* **Extracted material**
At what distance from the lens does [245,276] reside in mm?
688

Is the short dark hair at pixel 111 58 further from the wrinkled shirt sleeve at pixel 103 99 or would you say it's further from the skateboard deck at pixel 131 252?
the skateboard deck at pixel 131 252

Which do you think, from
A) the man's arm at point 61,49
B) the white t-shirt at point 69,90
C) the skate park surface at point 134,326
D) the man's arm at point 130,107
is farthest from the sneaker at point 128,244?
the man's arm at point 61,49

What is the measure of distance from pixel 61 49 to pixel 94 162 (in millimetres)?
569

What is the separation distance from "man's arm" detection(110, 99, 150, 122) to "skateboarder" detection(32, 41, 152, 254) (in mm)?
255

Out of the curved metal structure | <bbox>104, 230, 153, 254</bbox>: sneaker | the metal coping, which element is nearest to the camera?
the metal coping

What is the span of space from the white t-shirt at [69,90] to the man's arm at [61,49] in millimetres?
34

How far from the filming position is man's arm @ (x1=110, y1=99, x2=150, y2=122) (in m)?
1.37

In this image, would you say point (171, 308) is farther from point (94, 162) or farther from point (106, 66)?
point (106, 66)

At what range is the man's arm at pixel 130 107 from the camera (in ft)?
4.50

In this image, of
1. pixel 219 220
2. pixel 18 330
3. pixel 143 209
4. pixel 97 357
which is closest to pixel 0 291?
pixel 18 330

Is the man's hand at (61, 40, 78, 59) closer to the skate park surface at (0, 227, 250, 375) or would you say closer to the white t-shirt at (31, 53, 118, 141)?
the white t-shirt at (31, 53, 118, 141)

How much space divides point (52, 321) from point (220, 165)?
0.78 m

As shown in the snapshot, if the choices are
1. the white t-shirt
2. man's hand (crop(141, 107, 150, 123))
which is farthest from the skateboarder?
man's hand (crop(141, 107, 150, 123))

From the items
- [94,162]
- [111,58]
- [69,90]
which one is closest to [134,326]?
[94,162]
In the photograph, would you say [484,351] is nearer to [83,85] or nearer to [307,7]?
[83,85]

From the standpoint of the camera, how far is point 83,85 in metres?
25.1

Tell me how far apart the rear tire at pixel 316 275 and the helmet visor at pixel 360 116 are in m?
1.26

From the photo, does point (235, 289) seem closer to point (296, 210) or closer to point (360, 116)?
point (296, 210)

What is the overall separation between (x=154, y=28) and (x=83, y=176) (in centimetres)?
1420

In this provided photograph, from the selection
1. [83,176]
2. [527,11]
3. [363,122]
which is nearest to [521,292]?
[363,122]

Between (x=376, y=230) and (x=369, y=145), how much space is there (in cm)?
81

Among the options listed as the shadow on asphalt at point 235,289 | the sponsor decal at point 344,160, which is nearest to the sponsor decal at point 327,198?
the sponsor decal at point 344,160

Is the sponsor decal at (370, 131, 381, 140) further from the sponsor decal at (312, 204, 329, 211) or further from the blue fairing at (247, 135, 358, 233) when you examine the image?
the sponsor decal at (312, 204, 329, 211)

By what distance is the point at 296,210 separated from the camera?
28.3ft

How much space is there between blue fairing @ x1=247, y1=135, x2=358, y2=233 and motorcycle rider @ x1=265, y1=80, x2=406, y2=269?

* **What is needed**
Reproduce the material in full, with no word added or dropped.

* **Final result**
At what distance from the lens does [245,276] reside in mm?
688

Is the short dark hair at pixel 111 58 further from the wrinkled shirt sleeve at pixel 103 99 or would you say it's further from the skateboard deck at pixel 131 252?
the skateboard deck at pixel 131 252

Which do you think, from
A) the man's arm at point 61,49
B) the white t-shirt at point 69,90
C) the skate park surface at point 134,326
D) the man's arm at point 130,107
is farthest from the sneaker at point 128,244?
the man's arm at point 61,49

What is the measure of distance from pixel 61 49 to pixel 94 162 (in millimetres)?
569

What is the separation distance from "man's arm" detection(110, 99, 150, 122) to "skateboarder" detection(32, 41, 152, 254) (in mm)?
255

Out of the curved metal structure | <bbox>104, 230, 153, 254</bbox>: sneaker | the metal coping, which element is nearest to the camera?
the metal coping

What is the span of space from the white t-shirt at [69,90] to the man's arm at [61,49] in millimetres?
34

How far from the filming position is man's arm @ (x1=110, y1=99, x2=150, y2=122) (in m)?
1.37

In this image, would you say point (171, 308) is farther from point (94, 162) or farther from point (106, 66)?
point (106, 66)

At what range is the man's arm at pixel 130 107 from the camera (in ft)?
4.50

In this image, of
1. pixel 219 220
2. pixel 18 330
3. pixel 143 209
4. pixel 97 357
which is closest to pixel 0 291?
pixel 18 330

Is the man's hand at (61, 40, 78, 59) closer to the skate park surface at (0, 227, 250, 375) or would you say closer to the white t-shirt at (31, 53, 118, 141)?
the white t-shirt at (31, 53, 118, 141)

How much space divides point (52, 321) from point (220, 165)?
0.78 m

As shown in the snapshot, if the choices are
1. the white t-shirt
2. man's hand (crop(141, 107, 150, 123))
which is farthest from the skateboarder?
man's hand (crop(141, 107, 150, 123))

From the items
- [94,162]
- [111,58]
- [69,90]
which one is closest to [134,326]?
[94,162]
In the photograph, would you say [484,351] is nearer to [83,85] or nearer to [307,7]?
[83,85]

From the standpoint of the camera, how far is point 83,85 in metres?
25.1

Tell me how far apart the rear tire at pixel 316 275 and the helmet visor at pixel 360 116 are in m?
1.26

From the photo, does point (235, 289) seem closer to point (296, 210) or closer to point (360, 116)?
point (296, 210)

What is the overall separation between (x=154, y=28) and (x=83, y=176) (in centimetres)?
1420

In this provided photograph, from the selection
1. [83,176]
2. [527,11]
3. [363,122]
which is nearest to [521,292]?
[363,122]

Between (x=376, y=230) and (x=369, y=145), how much space is there (in cm)?
81

Among the options listed as the shadow on asphalt at point 235,289 | the sponsor decal at point 344,160, which is nearest to the sponsor decal at point 327,198?
the sponsor decal at point 344,160

Is the sponsor decal at (370, 131, 381, 140) further from the sponsor decal at (312, 204, 329, 211) or further from the blue fairing at (247, 135, 358, 233) when you examine the image?
the sponsor decal at (312, 204, 329, 211)

By what distance is the point at 296,210 separated from the camera?
28.3ft

How much space is there between blue fairing @ x1=247, y1=135, x2=358, y2=233 and motorcycle rider @ x1=265, y1=80, x2=406, y2=269?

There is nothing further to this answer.